**ABOUT THIS TASK:** Pictures must not appear in the copy. Restate exactly the lines below from the one with "Onze Fem is" through the one with "cappella stazione alessandria con macbook", inclusive.

Recorded data:
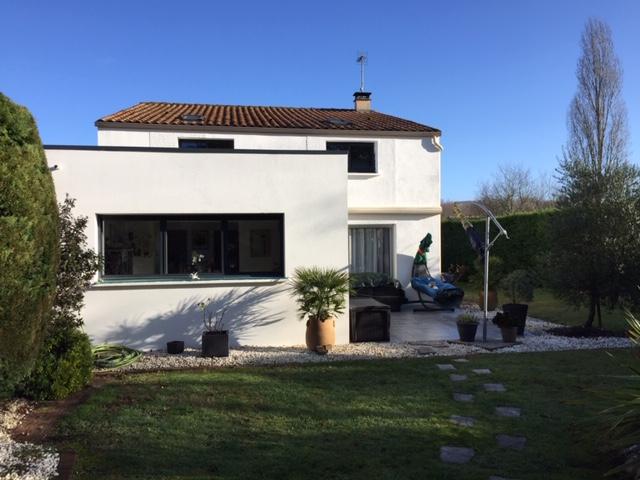 Belle maison à Fontcouverte (17)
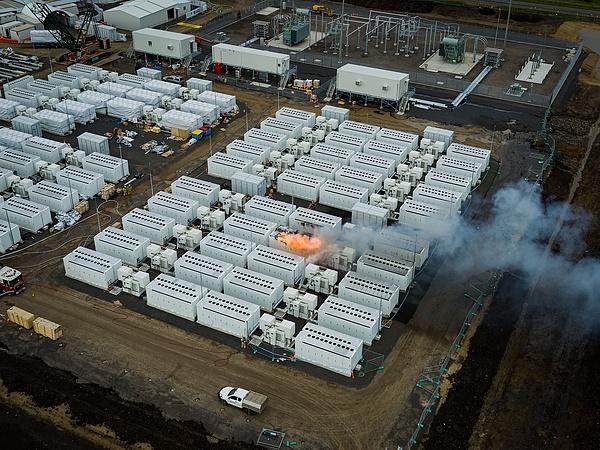 Kigyulladt a Tesla legnagyobb akkumulátortelepe, mérges gázok kerültek Victoria levegőjébe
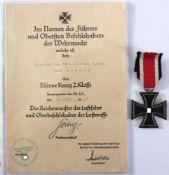 Eiserne Kreuz 2. Klasse mit Verleihungsurkunde von Hermann GöhringVerleihungsurkunde mit original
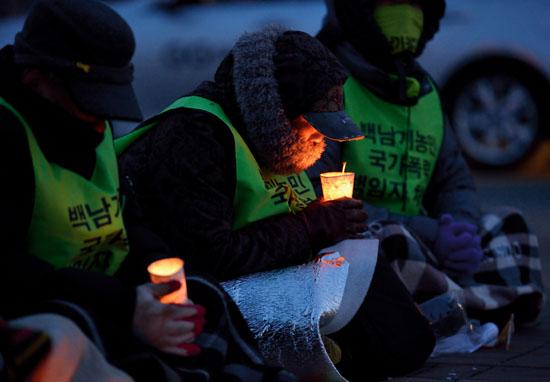 <div align=right><font color=blue>ⓒ시사IN 조남진</font></div>2월23일 오후 경기도 평택에 도착한 도보순례단이 평택역 광장에서 촛불문화제를 열었다.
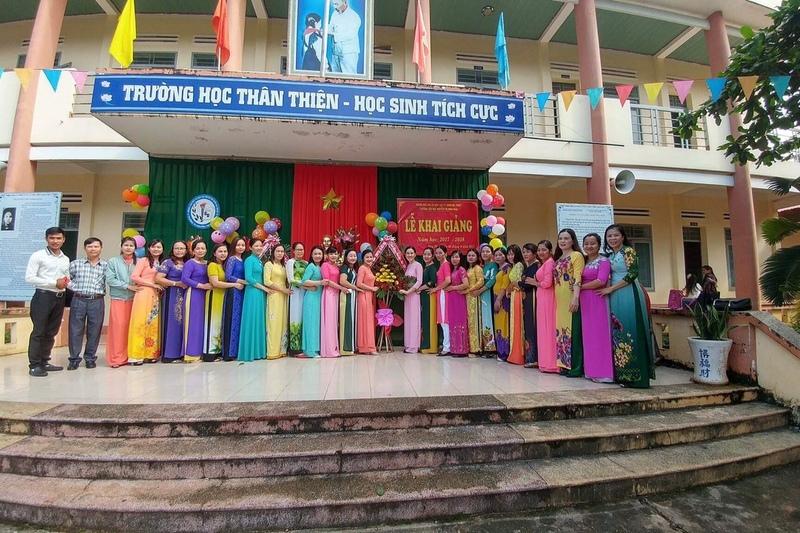 Trường Tiểu học Nguyễn Thị Minh Khai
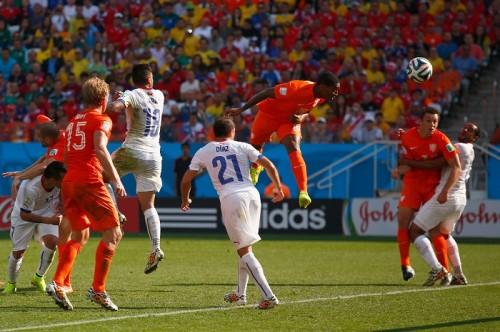 オランダがチリに完封勝利、3連勝でグループ首位通過決める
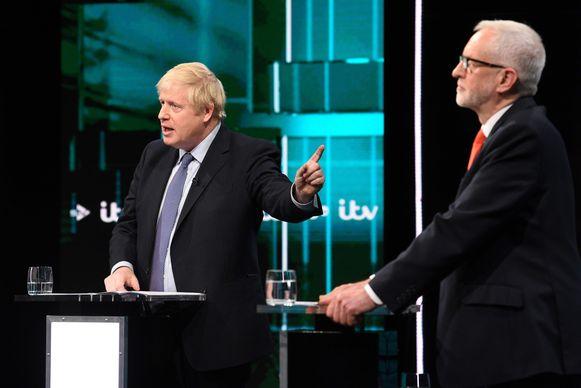Johnson en Corbyn in debat met elkaar.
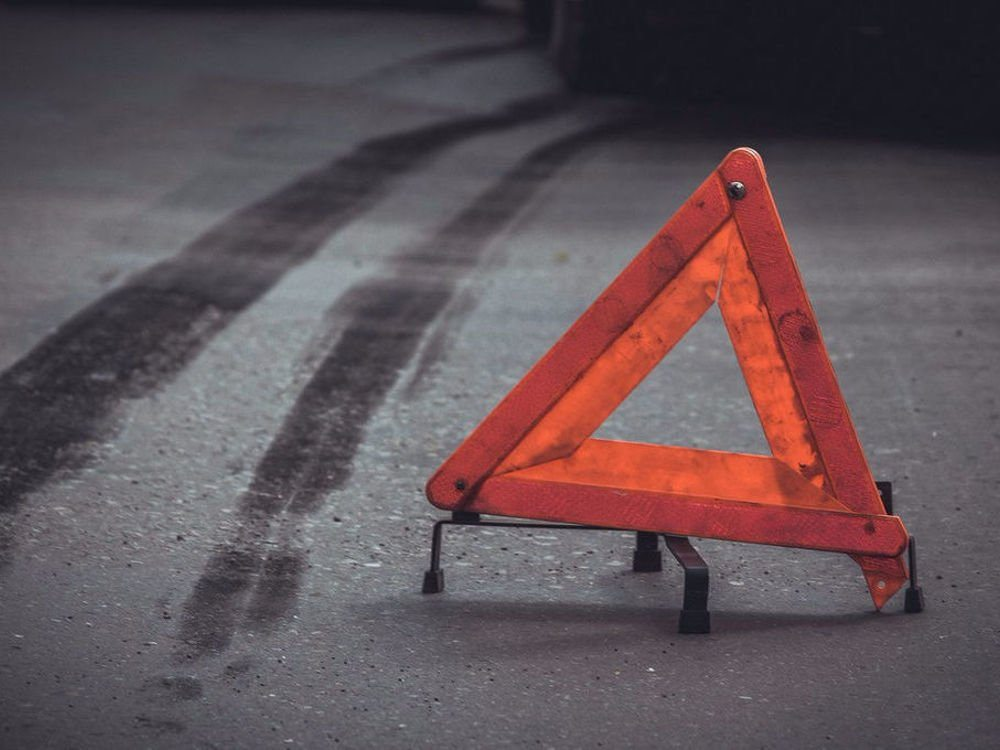 В Херсоне маршрутка протаранила грузовик: есть пострадавшие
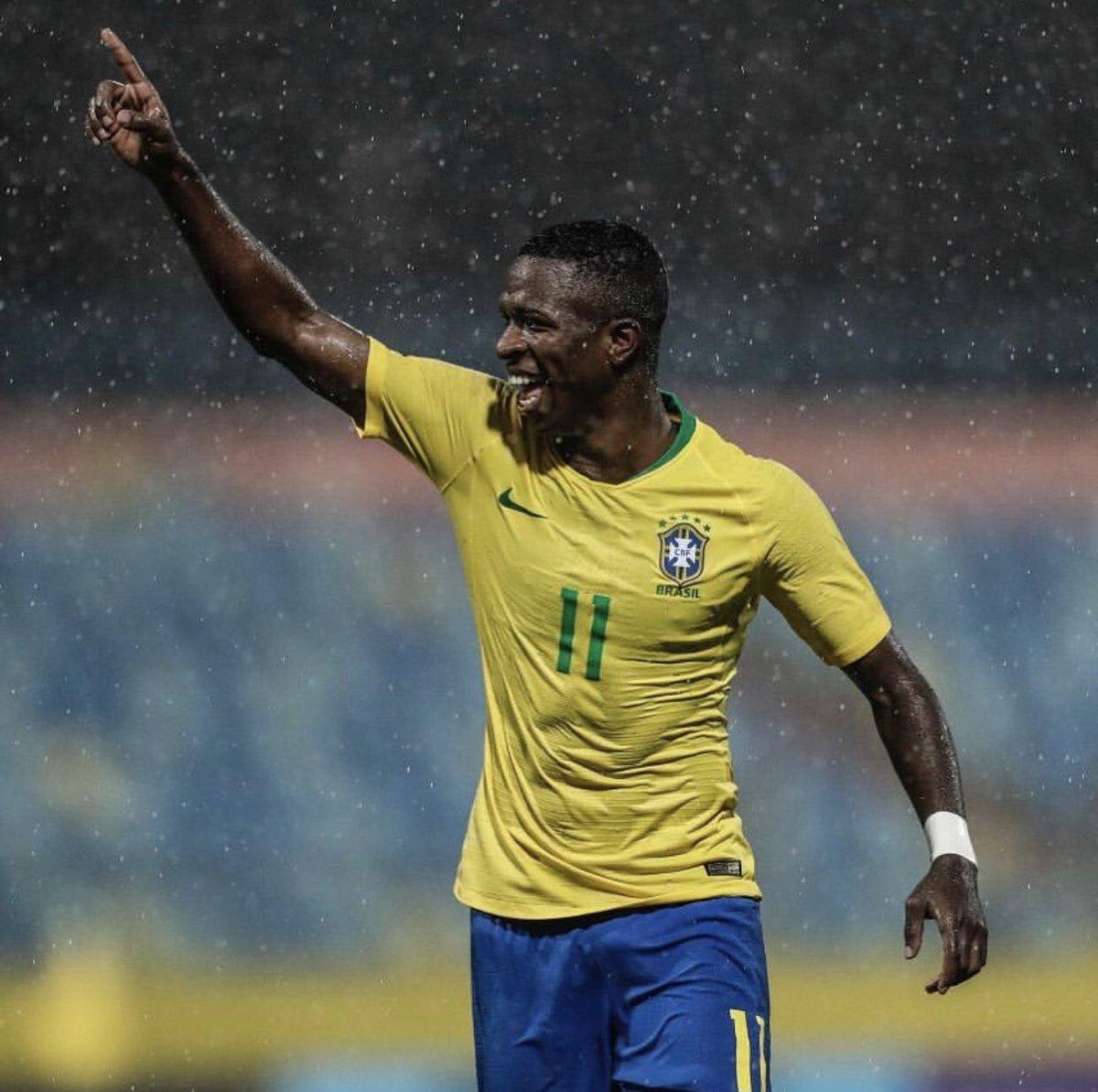 Es la primera vez que Vinicius Junior, de 18 años, es llamado para la selección absoluta de Brasil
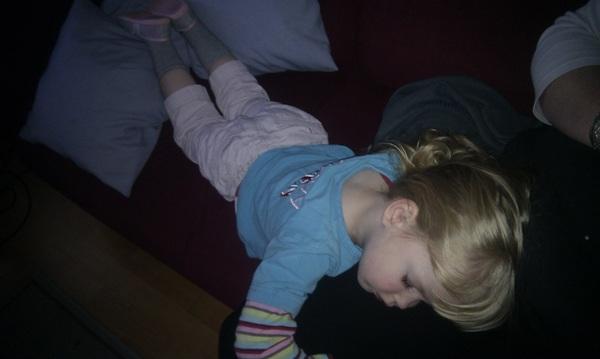 Onze Fem is waarschijnlijk toch een beetje ziek. #warm en #slapen op mama.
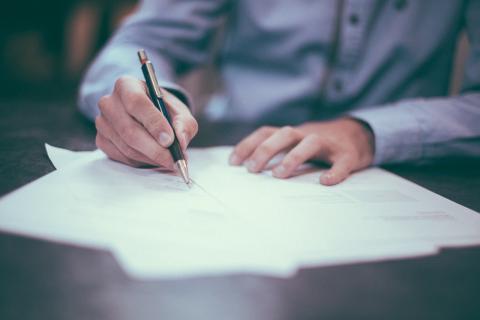 El registro de la propiedad corre a cargo del banco, si hay hipoteca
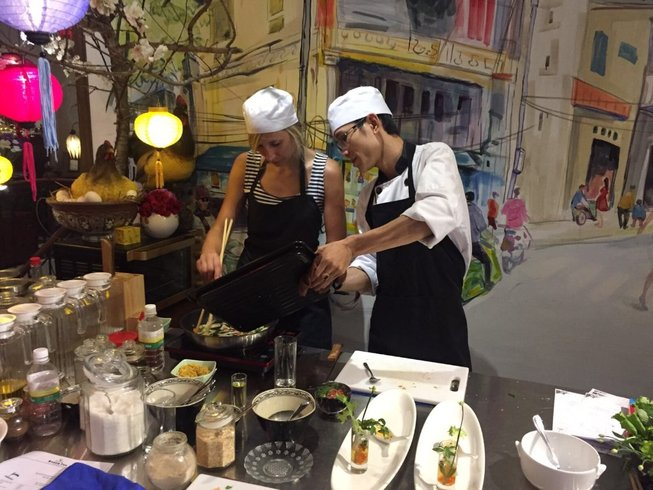 5 Days Halong Bay Cruise and Cooking Vacation in Hanoi, Vietnam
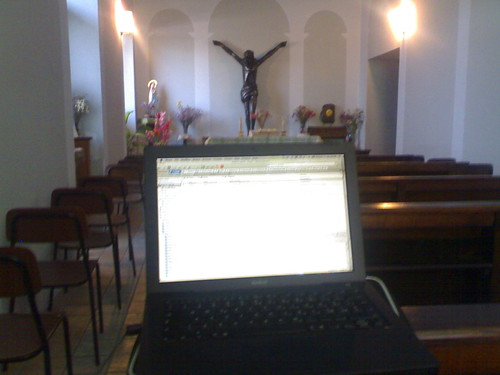 cappella stazione alessandria con macbook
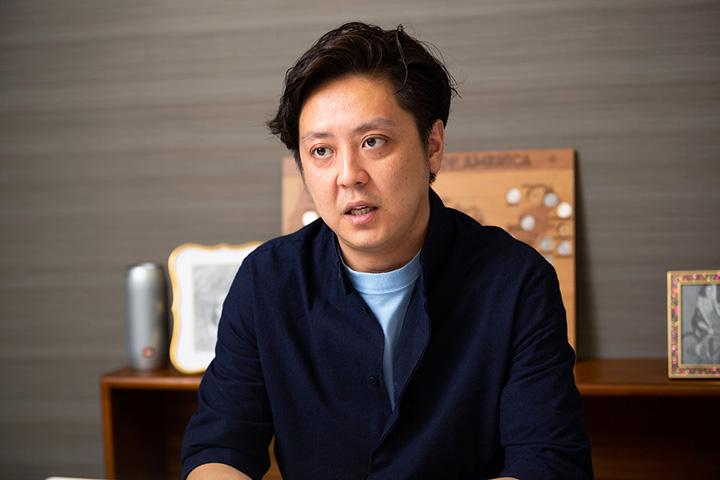 画像: 窪田さんの原体験の中には、両親をはじめアパレル業界の中で生き生きと働く方たちの笑顔があった。その記憶が窪田さんの原動力の1つともなっている。
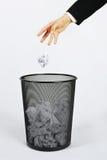 Mano y trashcan Imagen de archivo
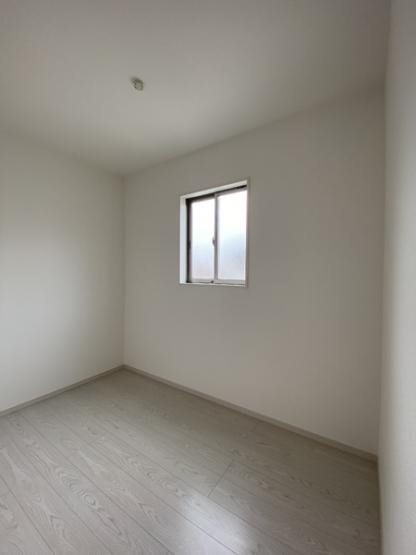 2階のフリースペースです。書斎や納戸に使える便利なスペースですね。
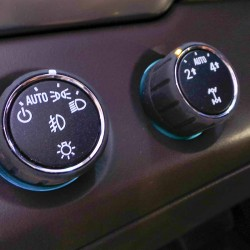 2015 Chevy Suburban 4WD Controls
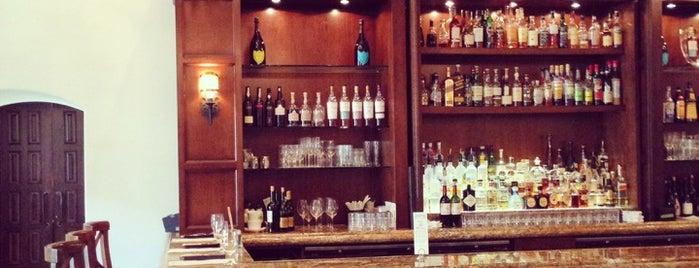 Parq Bar is one of Nicole : понравившиеся места.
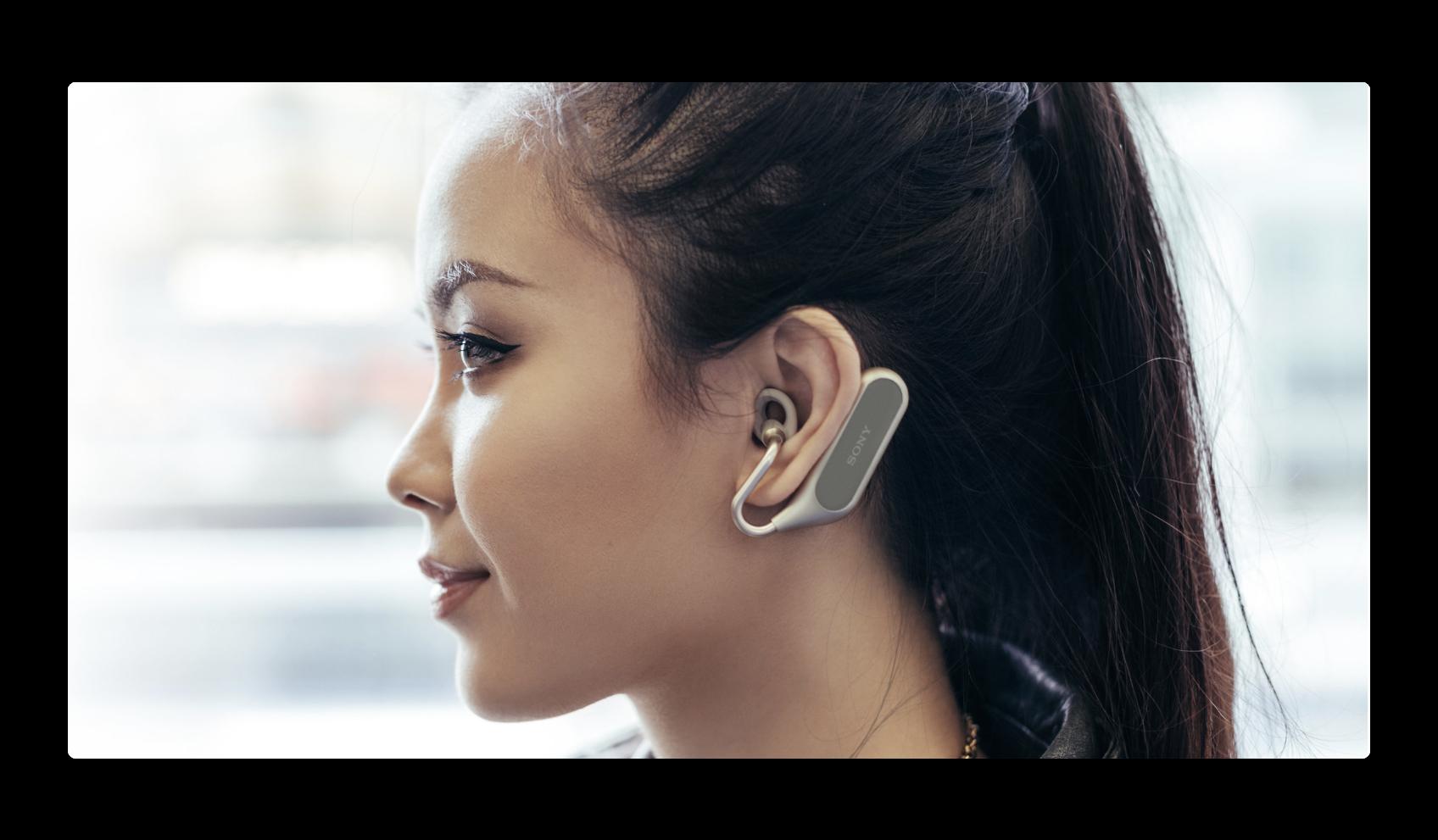 Sonyは、AppleのSiri対応のワイヤレスイヤホン「Xperia Ear Duo」を発表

**SOLUTION TO THE EXERCISE:**
 Onze Fem is waarschijnlijk toch een beetje ziek. #warm en #slapen op mama.
 El registro de la propiedad corre a cargo del banco, si hay hipoteca
 5 Days Halong Bay Cruise and Cooking Vacation in Hanoi, Vietnam
 cappella stazione alessandria con macbook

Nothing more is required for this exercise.